Alguém mais acostumado à adversidades do tipo, com psicologia distinta, como é o caso do exemplo maior do momento, Zé Dirceu, aguentou e aguentaria ainda mais. Seria capaz de ir ao sacrifício pelo partido e pelo líder. Mesmo sendo o Dirceu um sujeito já acostumado a um mundo de lobbyes e bebidas caras, gabinetes confortáveis e companhia distinta. Mas seria capaz de renunciar ao conforto e à liberdade para segurar as pontas e fazer a grande massa petista continuar sonhando com o Lula no Alvorada.

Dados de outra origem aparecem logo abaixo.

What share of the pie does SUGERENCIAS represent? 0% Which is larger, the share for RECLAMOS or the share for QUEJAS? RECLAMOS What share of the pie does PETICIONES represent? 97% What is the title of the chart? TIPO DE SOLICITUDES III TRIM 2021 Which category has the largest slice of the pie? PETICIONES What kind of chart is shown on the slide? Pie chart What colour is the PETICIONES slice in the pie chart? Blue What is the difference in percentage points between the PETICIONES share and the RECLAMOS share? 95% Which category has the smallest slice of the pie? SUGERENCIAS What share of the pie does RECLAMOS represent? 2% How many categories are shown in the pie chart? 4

É curioso ver esse caso porque ele nos remete à importância do sujeito num caso de grandes proporções. Já se trata de duelo de titãs da macro política nacional, claro. Mas a situação coloca de novo nas luzes dos holofotes um cara que vinha perdendo toda sua influência política e caindo em desgraça junto com seu partido e que agora recebe de Moro a incumbência de figurar como protagonista num momento decisivo dessa novela ordinária mas determinante que se tornou a Lava Jato.

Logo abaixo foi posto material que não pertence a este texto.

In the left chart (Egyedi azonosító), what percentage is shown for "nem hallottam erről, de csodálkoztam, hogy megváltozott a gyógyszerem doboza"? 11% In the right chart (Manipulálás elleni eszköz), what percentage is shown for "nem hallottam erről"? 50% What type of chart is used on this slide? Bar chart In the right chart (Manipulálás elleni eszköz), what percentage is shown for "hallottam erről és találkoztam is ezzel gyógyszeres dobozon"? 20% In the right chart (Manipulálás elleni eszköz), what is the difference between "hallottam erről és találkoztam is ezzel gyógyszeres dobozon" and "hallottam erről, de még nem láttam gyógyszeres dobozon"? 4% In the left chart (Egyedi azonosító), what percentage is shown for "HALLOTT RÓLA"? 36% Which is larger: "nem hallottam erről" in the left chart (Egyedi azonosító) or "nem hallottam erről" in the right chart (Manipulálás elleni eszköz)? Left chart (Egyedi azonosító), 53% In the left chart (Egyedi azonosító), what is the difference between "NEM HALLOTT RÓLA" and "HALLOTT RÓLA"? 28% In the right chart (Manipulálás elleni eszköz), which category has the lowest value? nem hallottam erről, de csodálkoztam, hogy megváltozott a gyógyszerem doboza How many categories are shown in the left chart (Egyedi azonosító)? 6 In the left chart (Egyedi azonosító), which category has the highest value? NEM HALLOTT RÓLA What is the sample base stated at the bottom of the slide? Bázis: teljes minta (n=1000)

Tinha tudo pra ser um desfecho inexorável, dirão os defensores de Palocci; bobagem pagar o preço de ficar trancafiado nas masmorras da república de Curitiba. Mas o fato é que Palocci dedurou. E dedurar é feio. Ninguém gosta de dedo-duro. Sempre aparece alguém com dó do dedo-duro, pra explicar dizendo "olha, não é bem assim, ele deve ter raciocinado diferente, não é um degenerado como dizem. Entendam o lado dele". Mas ainda assim é feio dedurar.
E o caso da caguetagem que pode entrar pra história como a caguetagem determinante da prisão e execração completa de Lula vira a grande polêmica nacional, tão discutida nas redes sociais como o caso do tarado ejaculador do ônibus. Notem como é incrível o fascínio que existe pelo tipo que sai do anonimato pra emplacar fato relevante à história. Um Judas, um Brutus, carrasco ou incompreendido, língua solta ( com o perdão do trocadilho infame ) ou sujeito sensível.
A gente deveria estar mais preocupado em colocar a limpo o arqui-ardiloso plano do imperialismo e da CIA em forjar Moro como perseguidor-mor de petistas, a serviço de quebrar a indústria nacional e passar um pano pra tucanada, abrindo assim livre caminho ao neoliberalismo mais violento de que se tem notícia no mundo. Mas os próprios petistas se debatem pra ver o tamanho da culpa do Palocci e o que podem fazer para ainda sim continuar a sonhar com Lula 2018. Vemos que independente da leitura que fazem da desgraça na qual caiu Palocci, continuam depositando esperanças em 2018. E nem se sabe se vai haver 2018.